## Task 1:
Answer these from the study notes on Juliet:
(a) Which line is quoted to show Juliet as an obedient daughter?
(b) Which act and scene are named for her defiance of patriarchal authority?
(c) According to the model paragraph, what does the rose metaphor argue for?
## Task 2:
Summarize the study notes on Juliet in two sentences.

## Quoted text:
* begin *
The strongest responses analyse how Shakespeare uses language and structure to present conflict, rather than simply describing the conflicts that occur. Focus on specific word choices and their effects.

Key quotes
Act I, Scene i
Act III, Scene i
Act V, Scene iii
Question 2 of 4

Explore how Shakespeare uses the character of Juliet to challenge the expectations of her society.

IGCSE Paper 2 / IB Paper 2 style
Planning points
  1. 1.Juliet's transformation from obedient daughter ("I'll look to like, if looking liking move") to independent agent
  2. 2.Her defiance of patriarchal authority in Act III, Scene v
  3. 3.Her intellectual and emotional superiority to Romeo: she is more analytical, more self-aware
  4. 4.The balcony scene as philosophical challenge to the naming/identity system
  5. 5.Her death as both defeat (society kills her) and victory (she dies on her own terms)
Model paragraph

Shakespeare uses Juliet to challenge Elizabethan expectations of female obedience, most powerfully in the balcony scene where she asks, "What's in a name? That which we call a rose / By any other name would smell as sweet." This rhetorical question directly attacks the feudal system that defines her world: the idea that a person's identity is determined by their family name rather than their individual character. The rose metaphor argues for essence over label, substance over social category. However, Shakespeare complicates Juliet's position by showing that her philosophy, however compelling, cannot survive in the world she inhabits. Verona punishes those who reject its categories, and Juliet's idealism ultimately costs her life. The tragedy lies not in Juliet being wrong but in her being right in a world that cannot accommodate her insight.
* end *
## Entries provided:
* begin *
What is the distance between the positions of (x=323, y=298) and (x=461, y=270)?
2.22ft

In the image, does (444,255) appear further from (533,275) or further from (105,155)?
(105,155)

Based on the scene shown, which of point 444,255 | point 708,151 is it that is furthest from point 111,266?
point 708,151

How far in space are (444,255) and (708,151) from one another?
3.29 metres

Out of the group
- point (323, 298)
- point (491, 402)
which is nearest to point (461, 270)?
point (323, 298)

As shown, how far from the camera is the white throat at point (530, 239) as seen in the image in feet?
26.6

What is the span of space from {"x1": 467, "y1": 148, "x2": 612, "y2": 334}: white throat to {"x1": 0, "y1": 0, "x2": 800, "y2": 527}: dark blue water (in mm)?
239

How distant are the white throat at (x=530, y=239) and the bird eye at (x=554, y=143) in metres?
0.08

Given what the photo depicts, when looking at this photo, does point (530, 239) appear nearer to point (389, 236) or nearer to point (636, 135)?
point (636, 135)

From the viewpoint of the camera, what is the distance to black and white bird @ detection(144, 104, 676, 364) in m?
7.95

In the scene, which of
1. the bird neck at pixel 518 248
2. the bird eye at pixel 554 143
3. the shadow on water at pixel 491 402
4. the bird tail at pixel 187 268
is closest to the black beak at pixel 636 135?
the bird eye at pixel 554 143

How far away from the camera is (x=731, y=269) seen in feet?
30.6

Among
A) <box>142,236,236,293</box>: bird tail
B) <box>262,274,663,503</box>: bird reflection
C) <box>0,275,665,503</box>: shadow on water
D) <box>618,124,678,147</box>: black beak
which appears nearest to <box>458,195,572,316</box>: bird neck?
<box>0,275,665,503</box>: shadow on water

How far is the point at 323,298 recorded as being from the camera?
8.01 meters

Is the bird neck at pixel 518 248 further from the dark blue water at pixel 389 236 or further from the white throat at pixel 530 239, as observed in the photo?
* end *
## Result 1:
(a) "I'll look to like, if looking liking move"
(b) Act III, Scene v
(c) Essence over label, substance over social category

## Result 2:
The notes advise analyzing how Shakespeare uses language and structure to present conflict, and they plan an answer on how he uses Juliet to challenge her society's expectations, from her change from obedient daughter to independent agent to her defiance of patriarchal authority. A model paragraph argues that her "What's in a name?" speech attacks a feudal system that defines identity by family name, but that Verona punishes those who reject its categories, so the tragedy lies in her being right in a world that cannot accommodate her insight.